This comes from an essay Fanny Howe wrote, called “Keepers of the Image,” about her mentor, Ilona Karmel, and a short essay she wrote, also called “Keepers of the Image.” Howe describes Karmel, a Jew who survived the WWII Polish labor camps, as a woman of Dostoevskian realism, someone who sought to write about her experiences not for sentimental purposes, but for an exact depiction of abject human darkness. She wrote of the conflict in each person, between the self they know everyday, and the self they long to be, the “secret self.”

Like Dostoyevsky, Ilona Karmel pursued truth (without quotes) through a relentless and unfavorable account of human behavior, interrupted fleetingly by something wonderful and strange.

She wrote: “I began my novel with only one assumption; that man lives in constant tension between contradictory forces within himself, above all what I would call ‘the everyday and the Sabbath’—his awareness of himself as he is, and his longing for what he wants to become.”

9780520251366Karmel and Dostoyevsky had experienced the worst in human behavior, mostly inside prisons, and were unable to forget it. Both used the common word “freedom” for the moment when an unforeseen act of self-abandonment occurs.
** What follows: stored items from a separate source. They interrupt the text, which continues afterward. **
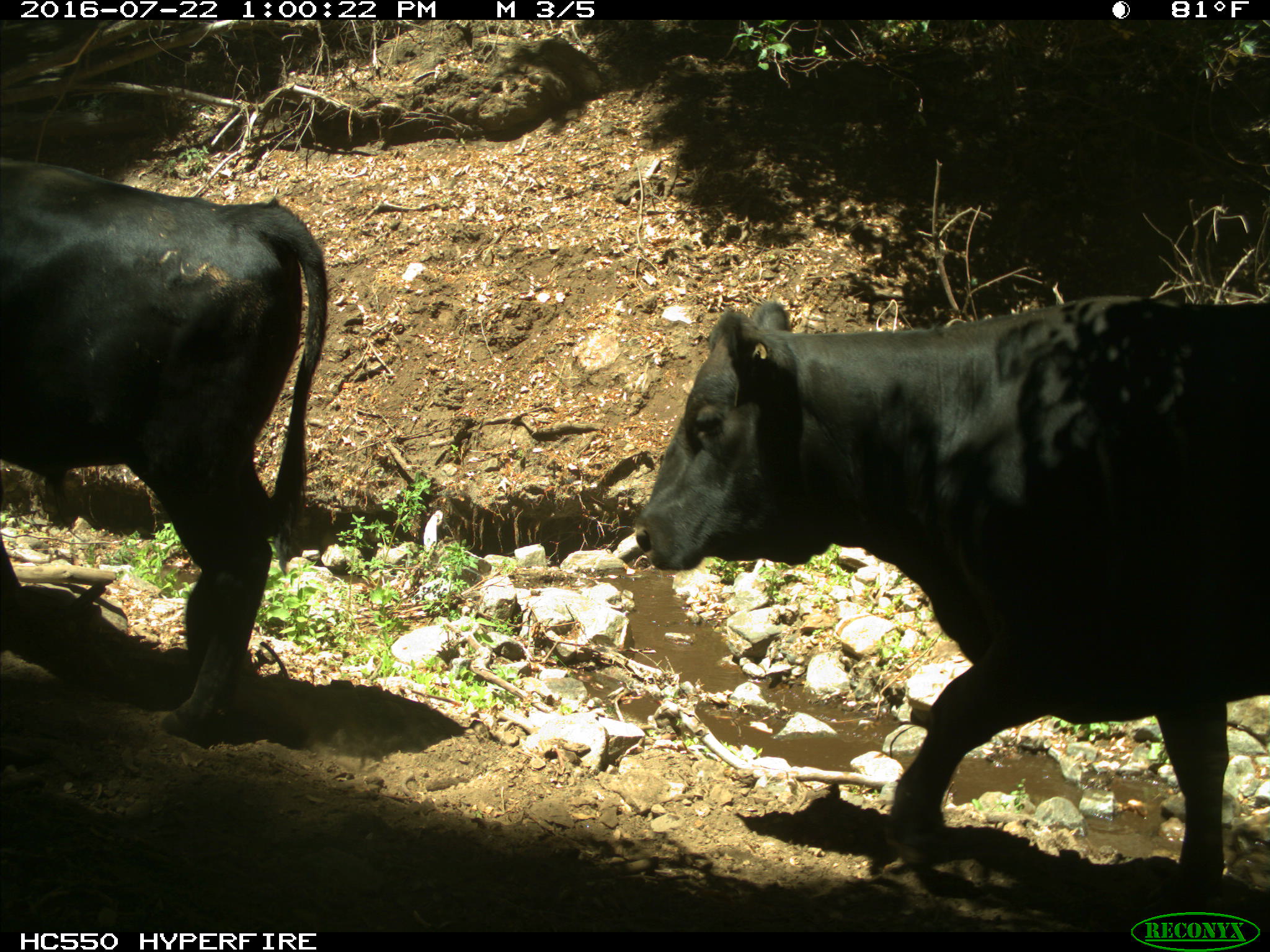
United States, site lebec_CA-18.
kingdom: Animalia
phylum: Chordata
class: Mammalia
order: Artiodactyla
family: Bovidae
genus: Bos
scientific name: Bos taurus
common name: domestic cow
This moment of freedom releases one from the everyday and the inevitable, and sometimes has the reckless look of suicide.

For both of them—if they failed to find a trace of that freedom in their long labors at writing and remembering—life would continue as a dazzling aftereffect of hell, a mirage of trauma, like the lightning-fast Shoah in Hiroshima.

…She wrote in her essay: “Terrified and alone one turns to others, not out of love, just out of the desperate and self-centered need for comfort. Those are the shabby beginnings of our love. Yet gradually a transformation occurs. He who knows how to grant comfort becomes the guarantor of hope, the keeper of one’s image of oneself. . . . No ideals of self-sacrifice or courage are now at work. Just the inner necessity to defend what has become too precious to be destroyed.”

…The vow to protect an image is a way of transcending the days you pass through by holding something that is not yet realized in human form, holding it against you, in secret.

You might vow to stay true to someone until the end of your life. You might vow to spend your life working on a peace agreement. Or to end capital punishment. Or to finish a piece of work. You cannot vow to see something happen that you wish would happen, however. You can only vow to labor for that something. (In a sense, this is what makes revenge dependent on lies and dishonesty.)

When a person becomes the keeper of an image, it requires a vow that is strange. This is because the significance of the image is only revealed in the act of preserving it, and the vow to be the one who sustains that significance must continually endow it with attention to the exclusion of real life, the everyday passing.